Delayed complications are also labeled as postgastrectomy syndromes.

Dumping syndromes are differentiated as either early or late syndromes. Early dumping results from rapid presentation of increased osmotic load to the duodenum, leading to a shift of fluid from the intravascular compartment to the duodenum and a resultant hyperperistaltic response from the duodenum. Clinical manifestations are lightheadedness, palpitations, and crampy abdominal pain. [26]

Late dumping occurs about 2-3 hours after a meal and is attributed to rapid gastric emptying, leading to postprandial hyperglycemia, which further triggers a hyperinsulinemic response. [27, 28]  Most patients with these symptoms respond to modifications in the amount and frequency of feeding. The symptoms are self-limiting, and spontaneous resolution is the rule.
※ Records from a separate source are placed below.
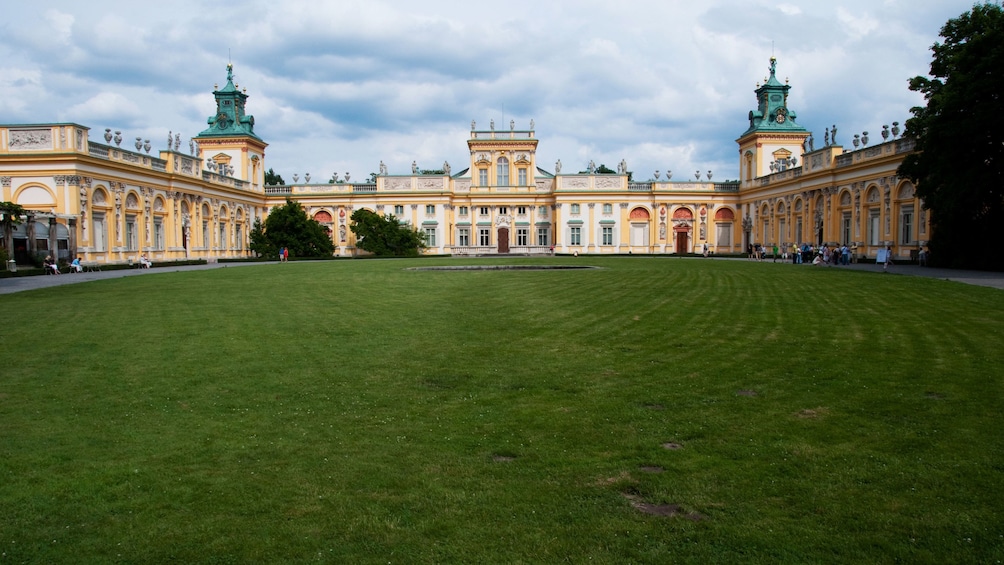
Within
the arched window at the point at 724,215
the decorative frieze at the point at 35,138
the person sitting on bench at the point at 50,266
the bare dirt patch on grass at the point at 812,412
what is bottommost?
the bare dirt patch on grass at the point at 812,412

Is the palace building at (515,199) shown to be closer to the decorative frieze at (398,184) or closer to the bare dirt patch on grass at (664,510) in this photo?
the decorative frieze at (398,184)

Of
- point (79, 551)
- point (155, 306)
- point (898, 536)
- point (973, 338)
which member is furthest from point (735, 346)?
point (155, 306)

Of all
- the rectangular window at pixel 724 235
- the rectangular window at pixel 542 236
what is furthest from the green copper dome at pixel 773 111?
the rectangular window at pixel 542 236

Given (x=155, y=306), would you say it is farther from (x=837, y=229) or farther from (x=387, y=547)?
(x=837, y=229)

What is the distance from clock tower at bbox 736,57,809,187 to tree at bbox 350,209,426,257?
107ft

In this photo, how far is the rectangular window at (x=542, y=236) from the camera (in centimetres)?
6761

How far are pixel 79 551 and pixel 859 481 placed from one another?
5.08m

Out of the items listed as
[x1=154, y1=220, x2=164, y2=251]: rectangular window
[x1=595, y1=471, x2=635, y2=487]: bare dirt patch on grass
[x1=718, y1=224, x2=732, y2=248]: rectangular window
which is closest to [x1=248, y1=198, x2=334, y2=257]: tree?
[x1=154, y1=220, x2=164, y2=251]: rectangular window

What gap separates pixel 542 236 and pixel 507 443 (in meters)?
62.5

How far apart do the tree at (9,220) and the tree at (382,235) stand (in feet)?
95.4

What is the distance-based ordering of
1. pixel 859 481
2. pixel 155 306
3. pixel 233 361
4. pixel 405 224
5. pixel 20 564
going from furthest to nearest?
pixel 405 224
pixel 155 306
pixel 233 361
pixel 859 481
pixel 20 564

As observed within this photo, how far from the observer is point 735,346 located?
9688 mm

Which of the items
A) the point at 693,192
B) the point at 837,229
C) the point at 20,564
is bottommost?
the point at 20,564

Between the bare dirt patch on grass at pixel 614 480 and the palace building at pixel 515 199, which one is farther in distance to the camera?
the palace building at pixel 515 199
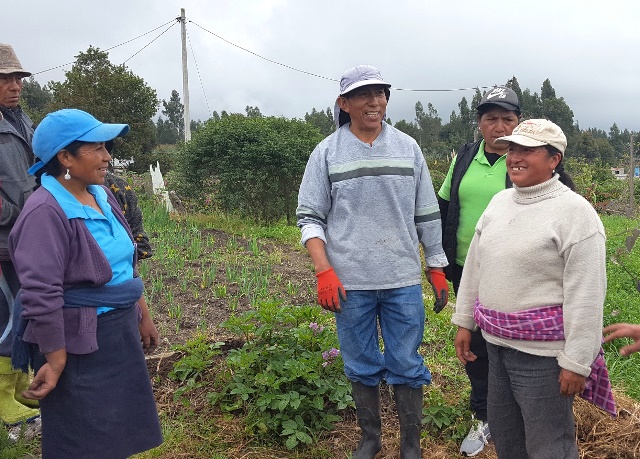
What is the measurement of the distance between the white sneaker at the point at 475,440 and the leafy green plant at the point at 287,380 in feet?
2.07

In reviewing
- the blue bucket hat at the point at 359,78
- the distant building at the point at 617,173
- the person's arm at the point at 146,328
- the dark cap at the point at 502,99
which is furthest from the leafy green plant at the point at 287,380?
the distant building at the point at 617,173

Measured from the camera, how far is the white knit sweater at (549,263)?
1756 millimetres

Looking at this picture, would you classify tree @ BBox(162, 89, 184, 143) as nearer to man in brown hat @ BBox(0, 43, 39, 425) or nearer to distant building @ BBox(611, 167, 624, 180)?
distant building @ BBox(611, 167, 624, 180)

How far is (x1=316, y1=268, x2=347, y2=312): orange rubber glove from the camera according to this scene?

Malnutrition is less common after partial than after total gastrectomy. Iron-deficiency anemia, calcium deficiency, and vitamin B12 deficiency are prominent features, owing to the interruption of the natural metabolic process. [29]  Parenteral vitamin B12 supplementation helps prevent pernicious anemia. Weight loss after gastrectomy is an unavoidable complication, and patients need to be sensitized to its occurrence.

Recurrent ulcer may develop.

Gastric stump cancer is more common after Billroth II than after Billroth I reconstruction. Enterogastric reflux, achlorhydria, bacterial overgrowth, and H pylori infection are the major factors involved in pathogenesis. The risk of stump carcinoma is time-dependent, usually occurring 10 years or longer after gastric resection. Patients with stump carcinoma typically present late in the course with more advanced disease. Operable tumors would require a total gastrectomy with Roux-en-Y reconstruction. The prognosis in these patients is generally poor.

Obstruction of the afferent or efferent loops of jejunum can present with distinct features. [30, 31, 32]  Afferent loop syndrome presents as periods of intense abdominal pain relieved with the vomiting of large volumes of bile. In cases of efferent loop obstruction, the vomitus consists of undigested food. Reoperation may be required if the obstruction is persistent and cannot be managed by conservative means.